Rob se encogió de hombros.
—No lo sé. Seguramente a algunos los convencería, a otros los compraría; otros le deberían favores y a otros los asustaría hablándoles de los inconvenientes que supondría dejar de construir el Tallo. Ya sabes cómo se hacen estas cosas. Yo construyo los cables, nada más, y éste es grandote, el más grande que he hecho. Me alegra que sea Regulo el que manipula a las autoridades, con su diplomacia italiana. —Se sentó en el ala del vehículo aéreo—. Ya tenemos de qué preocuparnos. ¿Algún problema de verdad por aquí? De lo contrario, me iré a seguir con la fabricación, y con los planes finales para el vuelo de entrada.
El otro hizo un gesto burlón.
—He trabajado contigo en el Puente de Tasmania, en el Puente de Nueva Zelanda y en el Puente de Madagascar, ¿recuerdas? Y después de todo eso, todavía tienes el valor de hacerme semejante pregunta. Rob Merlin, mi perfeccionista amigo, ¿no me conoces? ¿No te parece que habría ido a verte hace mucho tiempo si algo no hubiera salido según los planes y según los plazos? ¿Te piensas que soy uno de esos lastajas incompetentes que prefieren que se les estropeen las cosas antes de admitir que tienen problemas?
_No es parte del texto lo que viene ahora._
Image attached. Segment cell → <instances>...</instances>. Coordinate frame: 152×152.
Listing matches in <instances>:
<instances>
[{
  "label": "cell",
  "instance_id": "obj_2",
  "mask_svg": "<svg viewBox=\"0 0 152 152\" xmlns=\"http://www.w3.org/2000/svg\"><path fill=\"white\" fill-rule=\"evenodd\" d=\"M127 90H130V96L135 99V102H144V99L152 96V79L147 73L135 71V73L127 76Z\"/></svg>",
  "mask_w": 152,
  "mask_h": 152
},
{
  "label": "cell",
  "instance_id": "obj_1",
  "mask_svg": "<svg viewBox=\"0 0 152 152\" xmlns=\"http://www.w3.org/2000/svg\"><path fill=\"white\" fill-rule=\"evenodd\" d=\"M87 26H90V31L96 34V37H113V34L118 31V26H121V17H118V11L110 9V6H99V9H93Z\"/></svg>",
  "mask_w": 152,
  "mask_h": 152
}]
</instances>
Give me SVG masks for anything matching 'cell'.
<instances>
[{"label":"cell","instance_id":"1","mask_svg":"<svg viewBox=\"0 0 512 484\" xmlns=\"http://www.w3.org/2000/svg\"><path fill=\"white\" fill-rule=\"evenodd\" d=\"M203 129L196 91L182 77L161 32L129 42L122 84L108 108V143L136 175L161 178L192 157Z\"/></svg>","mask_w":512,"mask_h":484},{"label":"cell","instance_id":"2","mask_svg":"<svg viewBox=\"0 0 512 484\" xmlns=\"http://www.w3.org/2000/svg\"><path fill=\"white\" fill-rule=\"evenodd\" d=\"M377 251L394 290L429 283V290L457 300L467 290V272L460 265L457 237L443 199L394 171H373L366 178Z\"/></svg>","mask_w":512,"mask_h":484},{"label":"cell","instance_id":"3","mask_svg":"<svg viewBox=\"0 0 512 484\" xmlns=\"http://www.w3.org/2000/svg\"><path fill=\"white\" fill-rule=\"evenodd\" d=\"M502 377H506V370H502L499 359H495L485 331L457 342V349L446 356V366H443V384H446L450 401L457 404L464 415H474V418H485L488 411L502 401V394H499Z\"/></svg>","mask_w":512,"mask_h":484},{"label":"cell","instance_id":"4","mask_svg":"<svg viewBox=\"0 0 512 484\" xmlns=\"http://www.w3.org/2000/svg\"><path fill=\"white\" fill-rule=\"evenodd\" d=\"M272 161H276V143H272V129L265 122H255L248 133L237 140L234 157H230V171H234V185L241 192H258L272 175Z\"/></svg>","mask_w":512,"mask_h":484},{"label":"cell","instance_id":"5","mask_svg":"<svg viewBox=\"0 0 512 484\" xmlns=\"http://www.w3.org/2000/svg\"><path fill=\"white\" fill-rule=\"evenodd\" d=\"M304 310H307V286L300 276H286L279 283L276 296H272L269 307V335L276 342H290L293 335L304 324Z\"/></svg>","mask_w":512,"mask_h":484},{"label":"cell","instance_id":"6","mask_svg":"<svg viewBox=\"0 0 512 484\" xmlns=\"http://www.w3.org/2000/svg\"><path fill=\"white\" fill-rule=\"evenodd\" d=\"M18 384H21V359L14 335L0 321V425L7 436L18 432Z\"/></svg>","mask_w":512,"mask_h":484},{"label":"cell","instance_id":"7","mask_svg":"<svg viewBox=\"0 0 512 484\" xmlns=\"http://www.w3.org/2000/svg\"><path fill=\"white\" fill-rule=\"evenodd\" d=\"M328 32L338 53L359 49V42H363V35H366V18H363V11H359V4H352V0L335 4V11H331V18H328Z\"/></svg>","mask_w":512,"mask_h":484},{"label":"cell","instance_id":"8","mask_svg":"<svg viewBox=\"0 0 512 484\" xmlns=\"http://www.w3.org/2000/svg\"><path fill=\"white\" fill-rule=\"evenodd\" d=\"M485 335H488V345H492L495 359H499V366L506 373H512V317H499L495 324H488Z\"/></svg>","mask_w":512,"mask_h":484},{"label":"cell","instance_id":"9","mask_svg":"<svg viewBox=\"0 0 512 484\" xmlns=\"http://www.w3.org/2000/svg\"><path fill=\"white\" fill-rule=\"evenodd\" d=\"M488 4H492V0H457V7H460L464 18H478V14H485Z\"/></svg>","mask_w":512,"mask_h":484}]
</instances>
—Está bien —Rob levantó la mano para detener el torrente de palabras—. Tienes razón. Me equivoqué, lo admito. No te enojes. Sé que lo tienes todo bajo control, sé cómo trabajas. Caramba, Luis, si no lo supiera jamás te habría llamado para este trabajo. Pero tú también me conoces. Tengo que verlo todo con mis propios ojos, y tengo que hacer preguntas estúpidas. Forma parte de mi manera de ser, así como hacer pozos es lo tuyo.
—Así es —Luis sonreía mientras subían al vehículo aéreo—. Estoy de acuerdo, forma parte de tu naturaleza. —Miró hacia atrás a los enormes terraplenes, colinas de roca y tierra hechas por la mano del hombre—. Y sigue así —dijo con voz suave—. Sigue insistiendo en ver todo con tus propios ojos. Ésa es la razón por la cual Luis Merindo ha trabajado para ti en cuatro ocasiones. Recuerda que yo también aprecio mi vida, aunque pienses que me acerco demasiado al borde. Vayamos a ver el Control de Amarre. Aquí estaremos listos cuando tú lo estés.
La vista desde L-4 era siempre una sorpresa para los visitantes. Era la Tierra lo que primero llamaba la atención, cuatro veces más grande que la Luna. La esfera lunar se veía exactamente del mismo tamaño que vista desde la Tierra, pero era distinta. Las marcas parecían otras. El habitante de la Tierra tenía una imagen arraigada en lo más profundo de la memoria, aún sin ser consciente de ello. Cuando la cara familiar era sustituida por un perfil desconocido, se convertía en un mundo nuevo e interesante, distinto de la antigua compañera de la Tierra. Y esa sensación persistía. Rob había viajado ya muchas veces a L-4 y comenzaba a acostumbrarse a esa nueva imagen del cielo. Pero incluso así, descubrió que de vez en cuando miraba ese hemisferio brillante mientras recorría despacio el Tallo, al regresar a la Araña.